I have stayed away from statistics in this discussion, but if you doubt that the flood of debt is rising rapidly and that it is time for us to move to higher ground, you may want to invest a little time examining your own finances and those of your company and your local, state, and federal governments. You might also want to check out the situation in Europe to imagine how a debt flood like theirs might play out here.
I submit that, if we fail to recognize the dangers of the flood of debt, we are in denial and we risk turning tragedy into catastrophe. The opposite of denial is acceptance, not panic.

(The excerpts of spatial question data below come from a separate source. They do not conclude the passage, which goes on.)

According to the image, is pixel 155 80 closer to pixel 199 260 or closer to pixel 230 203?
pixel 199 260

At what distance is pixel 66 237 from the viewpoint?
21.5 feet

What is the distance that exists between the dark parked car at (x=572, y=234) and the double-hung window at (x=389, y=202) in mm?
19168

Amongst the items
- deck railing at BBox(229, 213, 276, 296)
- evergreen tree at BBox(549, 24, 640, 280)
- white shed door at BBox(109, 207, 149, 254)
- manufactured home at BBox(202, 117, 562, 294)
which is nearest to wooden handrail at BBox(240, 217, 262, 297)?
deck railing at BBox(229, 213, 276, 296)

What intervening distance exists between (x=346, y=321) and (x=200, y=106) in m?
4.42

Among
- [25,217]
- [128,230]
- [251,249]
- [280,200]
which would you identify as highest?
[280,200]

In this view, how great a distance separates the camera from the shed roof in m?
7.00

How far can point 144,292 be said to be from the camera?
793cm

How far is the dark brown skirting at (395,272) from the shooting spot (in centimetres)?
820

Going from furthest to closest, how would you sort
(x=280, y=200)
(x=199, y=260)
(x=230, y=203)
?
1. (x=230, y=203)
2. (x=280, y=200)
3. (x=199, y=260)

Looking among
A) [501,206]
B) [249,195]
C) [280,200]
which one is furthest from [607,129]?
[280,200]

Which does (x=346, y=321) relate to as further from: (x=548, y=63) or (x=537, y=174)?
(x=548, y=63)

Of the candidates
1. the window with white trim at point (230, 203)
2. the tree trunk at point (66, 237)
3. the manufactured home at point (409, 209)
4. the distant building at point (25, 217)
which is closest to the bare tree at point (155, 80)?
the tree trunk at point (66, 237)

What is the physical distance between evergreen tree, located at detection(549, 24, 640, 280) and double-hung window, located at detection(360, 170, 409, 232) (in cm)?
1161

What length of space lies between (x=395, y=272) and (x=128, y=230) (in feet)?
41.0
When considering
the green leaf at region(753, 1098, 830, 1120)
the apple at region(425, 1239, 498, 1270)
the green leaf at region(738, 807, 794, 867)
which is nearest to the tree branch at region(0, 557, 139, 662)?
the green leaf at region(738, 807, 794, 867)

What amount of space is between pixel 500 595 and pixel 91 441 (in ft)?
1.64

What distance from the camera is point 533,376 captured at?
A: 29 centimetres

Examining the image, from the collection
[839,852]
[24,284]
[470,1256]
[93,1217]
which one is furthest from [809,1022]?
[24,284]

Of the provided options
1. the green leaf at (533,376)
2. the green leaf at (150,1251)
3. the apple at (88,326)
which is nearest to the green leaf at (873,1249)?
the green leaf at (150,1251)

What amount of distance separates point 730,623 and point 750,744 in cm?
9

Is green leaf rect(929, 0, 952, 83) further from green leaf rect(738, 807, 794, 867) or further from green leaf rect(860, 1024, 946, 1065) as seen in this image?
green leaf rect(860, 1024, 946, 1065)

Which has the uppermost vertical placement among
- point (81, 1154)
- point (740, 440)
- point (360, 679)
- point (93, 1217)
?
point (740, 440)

If we accept the need to move to higher ground, we empower ourselves to make the rational decisions that evacuees make when faced with the need to save their lives and to leave behind things they cannot carry. Once we accept that we face potential catastrophe unless we move to higher ground, we must next decide what to keep and what to leave behind.

Friday, May 25, 2012

Back in Business


Having decided that "it's time to put the mistakes of the past behind me and get on with the mistakes of the future," I have gathered up and published my most brilliant insights as an ebook on Smashwords under the title Returning America to Prosperity.  I will field any queries here regarding that work and will attempt to post on a somewhat regular basis as I gather material for updates.